木曽馬の里  
               
                           
               
               

 木曽馬は木曽地方の風土がはぐくんだ日本在来馬です。性格が温和で粗食に堪え、足腰が強いことから山間地の農耕馬として重宝され、数千頭もいたことがあります。

 しかし農業の機械化が進み、木曽馬の必要性が減少するに伴い絶滅寸前までに至りました。

 そのため昭和44年「木曽馬保存会」が結成され、平成7年開田高原に木曽馬保存の中心的施設となる「木曽馬の里」が設けられました。
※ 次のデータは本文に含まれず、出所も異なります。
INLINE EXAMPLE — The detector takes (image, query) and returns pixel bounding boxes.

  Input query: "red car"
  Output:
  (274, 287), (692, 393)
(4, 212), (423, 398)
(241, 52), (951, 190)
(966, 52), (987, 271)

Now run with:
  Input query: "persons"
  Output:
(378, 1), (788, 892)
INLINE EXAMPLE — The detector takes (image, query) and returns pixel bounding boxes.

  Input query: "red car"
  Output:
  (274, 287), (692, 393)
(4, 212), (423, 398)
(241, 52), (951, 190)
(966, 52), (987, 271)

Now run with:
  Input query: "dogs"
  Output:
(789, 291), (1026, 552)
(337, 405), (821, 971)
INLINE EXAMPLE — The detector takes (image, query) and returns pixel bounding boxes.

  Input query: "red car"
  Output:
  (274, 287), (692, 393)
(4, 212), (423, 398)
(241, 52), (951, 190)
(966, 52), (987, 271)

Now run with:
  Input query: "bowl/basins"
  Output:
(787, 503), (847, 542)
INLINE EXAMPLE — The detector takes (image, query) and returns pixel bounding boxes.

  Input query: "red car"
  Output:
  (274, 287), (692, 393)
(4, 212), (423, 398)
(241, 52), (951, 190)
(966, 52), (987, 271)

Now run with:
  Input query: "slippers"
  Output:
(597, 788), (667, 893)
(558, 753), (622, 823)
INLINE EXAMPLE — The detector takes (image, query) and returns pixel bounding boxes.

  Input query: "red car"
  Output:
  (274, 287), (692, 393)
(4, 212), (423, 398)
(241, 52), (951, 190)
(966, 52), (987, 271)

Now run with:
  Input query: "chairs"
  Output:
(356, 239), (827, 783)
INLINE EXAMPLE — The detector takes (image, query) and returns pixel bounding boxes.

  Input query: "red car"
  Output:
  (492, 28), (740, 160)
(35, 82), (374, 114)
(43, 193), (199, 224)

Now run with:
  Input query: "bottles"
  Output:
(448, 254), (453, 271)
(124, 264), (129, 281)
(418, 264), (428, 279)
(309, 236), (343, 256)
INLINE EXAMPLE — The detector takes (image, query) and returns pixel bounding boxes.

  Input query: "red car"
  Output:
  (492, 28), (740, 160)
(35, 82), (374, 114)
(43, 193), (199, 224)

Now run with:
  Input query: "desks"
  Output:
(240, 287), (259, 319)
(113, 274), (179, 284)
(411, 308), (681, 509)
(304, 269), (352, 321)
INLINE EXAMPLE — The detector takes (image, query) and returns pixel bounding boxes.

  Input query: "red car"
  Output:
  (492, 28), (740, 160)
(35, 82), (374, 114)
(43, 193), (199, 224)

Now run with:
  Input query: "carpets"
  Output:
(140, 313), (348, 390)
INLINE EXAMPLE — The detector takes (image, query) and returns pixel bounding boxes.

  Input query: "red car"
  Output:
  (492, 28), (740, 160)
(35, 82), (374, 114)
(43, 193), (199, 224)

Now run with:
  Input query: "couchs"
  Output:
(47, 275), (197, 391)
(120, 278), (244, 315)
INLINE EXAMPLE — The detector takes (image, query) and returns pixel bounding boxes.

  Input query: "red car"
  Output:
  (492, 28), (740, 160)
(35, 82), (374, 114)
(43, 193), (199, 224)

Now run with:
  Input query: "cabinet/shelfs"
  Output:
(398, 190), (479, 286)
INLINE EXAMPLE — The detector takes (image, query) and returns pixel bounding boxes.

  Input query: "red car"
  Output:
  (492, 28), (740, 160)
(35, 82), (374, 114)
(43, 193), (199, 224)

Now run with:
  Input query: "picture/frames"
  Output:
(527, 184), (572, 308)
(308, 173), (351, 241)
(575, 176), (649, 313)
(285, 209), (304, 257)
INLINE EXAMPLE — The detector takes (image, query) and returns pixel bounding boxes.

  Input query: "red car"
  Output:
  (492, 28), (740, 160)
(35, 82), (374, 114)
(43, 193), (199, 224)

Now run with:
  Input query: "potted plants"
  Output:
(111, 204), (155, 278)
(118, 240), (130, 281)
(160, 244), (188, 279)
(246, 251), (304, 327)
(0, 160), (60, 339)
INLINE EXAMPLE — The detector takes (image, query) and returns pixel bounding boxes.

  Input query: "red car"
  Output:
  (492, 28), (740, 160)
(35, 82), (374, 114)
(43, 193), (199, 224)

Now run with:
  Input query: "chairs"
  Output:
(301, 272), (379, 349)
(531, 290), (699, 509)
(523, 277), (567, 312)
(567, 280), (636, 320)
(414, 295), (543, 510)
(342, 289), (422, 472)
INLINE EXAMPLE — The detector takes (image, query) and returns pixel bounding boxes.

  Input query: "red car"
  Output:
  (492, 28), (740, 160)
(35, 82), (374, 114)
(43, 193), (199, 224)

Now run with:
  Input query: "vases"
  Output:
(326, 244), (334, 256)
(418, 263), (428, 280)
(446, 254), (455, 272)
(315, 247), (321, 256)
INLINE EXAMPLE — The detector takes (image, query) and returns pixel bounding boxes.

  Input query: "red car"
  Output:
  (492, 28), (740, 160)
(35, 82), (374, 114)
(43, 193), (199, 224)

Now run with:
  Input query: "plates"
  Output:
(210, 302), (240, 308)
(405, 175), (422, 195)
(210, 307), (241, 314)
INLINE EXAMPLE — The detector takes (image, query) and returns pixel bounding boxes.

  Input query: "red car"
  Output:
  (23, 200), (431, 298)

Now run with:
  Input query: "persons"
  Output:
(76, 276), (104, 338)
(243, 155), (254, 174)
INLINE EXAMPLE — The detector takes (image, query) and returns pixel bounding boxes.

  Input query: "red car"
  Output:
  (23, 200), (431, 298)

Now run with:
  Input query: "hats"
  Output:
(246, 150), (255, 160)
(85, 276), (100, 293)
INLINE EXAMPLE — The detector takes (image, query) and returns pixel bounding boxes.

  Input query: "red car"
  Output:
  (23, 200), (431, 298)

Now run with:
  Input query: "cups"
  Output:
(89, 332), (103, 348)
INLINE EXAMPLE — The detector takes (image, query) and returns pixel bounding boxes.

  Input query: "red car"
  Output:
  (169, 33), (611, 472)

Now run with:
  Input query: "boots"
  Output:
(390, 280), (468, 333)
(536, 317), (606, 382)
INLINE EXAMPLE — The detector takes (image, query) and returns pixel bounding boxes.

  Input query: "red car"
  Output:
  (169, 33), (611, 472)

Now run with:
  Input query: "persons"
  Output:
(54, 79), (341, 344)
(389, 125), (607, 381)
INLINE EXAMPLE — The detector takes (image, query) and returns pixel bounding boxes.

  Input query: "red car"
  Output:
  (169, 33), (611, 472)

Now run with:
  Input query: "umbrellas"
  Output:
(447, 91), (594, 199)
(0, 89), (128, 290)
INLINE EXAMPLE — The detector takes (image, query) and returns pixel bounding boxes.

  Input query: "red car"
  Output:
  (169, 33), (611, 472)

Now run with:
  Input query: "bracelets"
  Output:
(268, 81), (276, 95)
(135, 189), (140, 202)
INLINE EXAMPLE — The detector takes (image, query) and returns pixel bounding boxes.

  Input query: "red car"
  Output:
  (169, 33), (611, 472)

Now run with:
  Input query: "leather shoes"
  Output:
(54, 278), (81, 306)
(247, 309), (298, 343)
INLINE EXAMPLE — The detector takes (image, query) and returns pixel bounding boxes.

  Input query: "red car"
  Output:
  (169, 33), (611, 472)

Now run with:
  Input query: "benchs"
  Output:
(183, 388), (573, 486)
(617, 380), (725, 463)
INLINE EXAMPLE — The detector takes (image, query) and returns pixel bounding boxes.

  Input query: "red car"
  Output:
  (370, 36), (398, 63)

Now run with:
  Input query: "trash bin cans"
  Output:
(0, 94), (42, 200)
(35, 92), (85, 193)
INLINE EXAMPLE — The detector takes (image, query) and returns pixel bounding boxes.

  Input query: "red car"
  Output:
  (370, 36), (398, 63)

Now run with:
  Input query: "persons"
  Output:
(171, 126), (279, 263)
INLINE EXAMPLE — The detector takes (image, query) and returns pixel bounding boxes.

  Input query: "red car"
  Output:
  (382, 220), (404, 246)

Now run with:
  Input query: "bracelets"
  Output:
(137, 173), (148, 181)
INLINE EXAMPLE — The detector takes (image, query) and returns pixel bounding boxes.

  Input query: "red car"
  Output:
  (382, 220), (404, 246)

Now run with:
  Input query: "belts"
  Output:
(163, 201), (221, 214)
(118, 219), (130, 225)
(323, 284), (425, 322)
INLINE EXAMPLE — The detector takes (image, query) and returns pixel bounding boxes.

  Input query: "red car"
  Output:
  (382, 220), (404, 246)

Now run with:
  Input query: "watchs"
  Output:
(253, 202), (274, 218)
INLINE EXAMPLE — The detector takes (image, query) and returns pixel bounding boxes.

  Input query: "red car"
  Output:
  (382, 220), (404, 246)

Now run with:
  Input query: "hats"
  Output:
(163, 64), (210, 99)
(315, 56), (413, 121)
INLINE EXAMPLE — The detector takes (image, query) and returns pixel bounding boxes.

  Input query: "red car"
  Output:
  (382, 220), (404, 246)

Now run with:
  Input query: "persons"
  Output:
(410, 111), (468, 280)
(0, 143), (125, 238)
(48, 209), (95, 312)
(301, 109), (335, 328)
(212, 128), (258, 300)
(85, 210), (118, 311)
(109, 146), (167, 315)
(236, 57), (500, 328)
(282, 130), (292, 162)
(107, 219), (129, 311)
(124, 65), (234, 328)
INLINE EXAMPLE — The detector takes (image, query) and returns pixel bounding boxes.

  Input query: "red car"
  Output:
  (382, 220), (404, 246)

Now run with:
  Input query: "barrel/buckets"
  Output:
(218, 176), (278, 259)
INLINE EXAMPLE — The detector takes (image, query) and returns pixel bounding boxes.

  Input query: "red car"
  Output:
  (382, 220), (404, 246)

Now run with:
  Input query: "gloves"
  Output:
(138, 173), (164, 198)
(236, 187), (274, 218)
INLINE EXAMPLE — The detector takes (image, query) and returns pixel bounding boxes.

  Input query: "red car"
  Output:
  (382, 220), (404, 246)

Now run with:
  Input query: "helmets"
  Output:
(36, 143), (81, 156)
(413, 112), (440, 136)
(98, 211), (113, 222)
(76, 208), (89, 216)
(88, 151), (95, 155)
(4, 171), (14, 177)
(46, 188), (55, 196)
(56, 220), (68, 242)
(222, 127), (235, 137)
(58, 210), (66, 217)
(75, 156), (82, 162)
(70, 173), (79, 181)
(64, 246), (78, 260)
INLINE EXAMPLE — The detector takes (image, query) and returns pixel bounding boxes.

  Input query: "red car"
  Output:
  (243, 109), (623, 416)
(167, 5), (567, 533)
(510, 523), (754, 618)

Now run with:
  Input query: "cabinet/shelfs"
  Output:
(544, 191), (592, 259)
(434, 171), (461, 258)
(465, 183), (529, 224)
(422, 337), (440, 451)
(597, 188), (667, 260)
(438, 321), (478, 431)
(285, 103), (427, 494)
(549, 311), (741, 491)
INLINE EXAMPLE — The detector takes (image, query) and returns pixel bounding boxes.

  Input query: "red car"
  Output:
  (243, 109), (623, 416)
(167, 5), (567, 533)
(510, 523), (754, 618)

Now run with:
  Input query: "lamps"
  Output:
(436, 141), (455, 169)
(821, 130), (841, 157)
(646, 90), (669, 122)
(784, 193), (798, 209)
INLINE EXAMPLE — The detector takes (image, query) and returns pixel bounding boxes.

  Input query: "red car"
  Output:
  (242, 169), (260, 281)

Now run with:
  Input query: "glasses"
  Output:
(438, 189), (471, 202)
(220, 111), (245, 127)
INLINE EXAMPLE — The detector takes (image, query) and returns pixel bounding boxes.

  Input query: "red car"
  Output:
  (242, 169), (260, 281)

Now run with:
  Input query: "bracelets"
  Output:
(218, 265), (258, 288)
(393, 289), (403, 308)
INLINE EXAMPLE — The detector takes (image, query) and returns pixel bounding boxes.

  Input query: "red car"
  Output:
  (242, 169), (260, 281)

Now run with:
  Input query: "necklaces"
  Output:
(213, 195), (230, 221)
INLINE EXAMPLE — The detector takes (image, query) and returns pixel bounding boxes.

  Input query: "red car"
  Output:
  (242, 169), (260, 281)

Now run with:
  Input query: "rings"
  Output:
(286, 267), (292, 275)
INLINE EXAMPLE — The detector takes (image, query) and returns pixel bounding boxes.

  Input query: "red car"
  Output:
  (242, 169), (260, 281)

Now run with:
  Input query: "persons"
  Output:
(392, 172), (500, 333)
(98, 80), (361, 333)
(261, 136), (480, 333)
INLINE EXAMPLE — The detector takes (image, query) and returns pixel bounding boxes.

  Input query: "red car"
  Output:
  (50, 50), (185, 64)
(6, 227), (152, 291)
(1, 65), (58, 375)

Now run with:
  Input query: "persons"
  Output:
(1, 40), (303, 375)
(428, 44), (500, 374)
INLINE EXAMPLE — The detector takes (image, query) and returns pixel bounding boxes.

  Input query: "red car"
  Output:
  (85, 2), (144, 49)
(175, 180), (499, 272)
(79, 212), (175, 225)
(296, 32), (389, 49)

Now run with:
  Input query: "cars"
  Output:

現在木曽地域全体では約60頭が保護育成されています。

 木曽馬の里では約30頭が飼育され、乗馬体験や記念行事などに活躍し、開田高原の観光名所になっています。テレビや旅行雑誌などにも頻繁に取り上げられ、多くの方が訪れます。

 夏は広場に放牧しますが、冬季は山間部の林野の中への放牧がほとんどです。しかし冬季でも偶に積雪量と天候によっては数頭を広場に放牧すことがあります。



 広場に出された木曽馬たちは、しばらくは戸惑って立ち止まっていましたが、やがて白樺の林に向かって元気に駆け出していきました。ひとしきり走った後は、喉の渇きを抑えるためか雪を食べています。

 その後はまた白雪を蹴り、たてがみをなびかせながら勢いよく私の方向に向かって走ってきました。その後再び雪を食べていましたが、下から枯草が見えました。干し草を食べていたので枯草でも新鮮なのでしょうか。しばらくは食事に専念し、走り出す様子はありませんでした。

 山林に囲まれた広場では、白く積もった雪の上にまかれた干し草をいつまでも食べ続ける木曽馬がいました。

 穏やかで優しい時間が流れている木曽馬の里を楽しみました。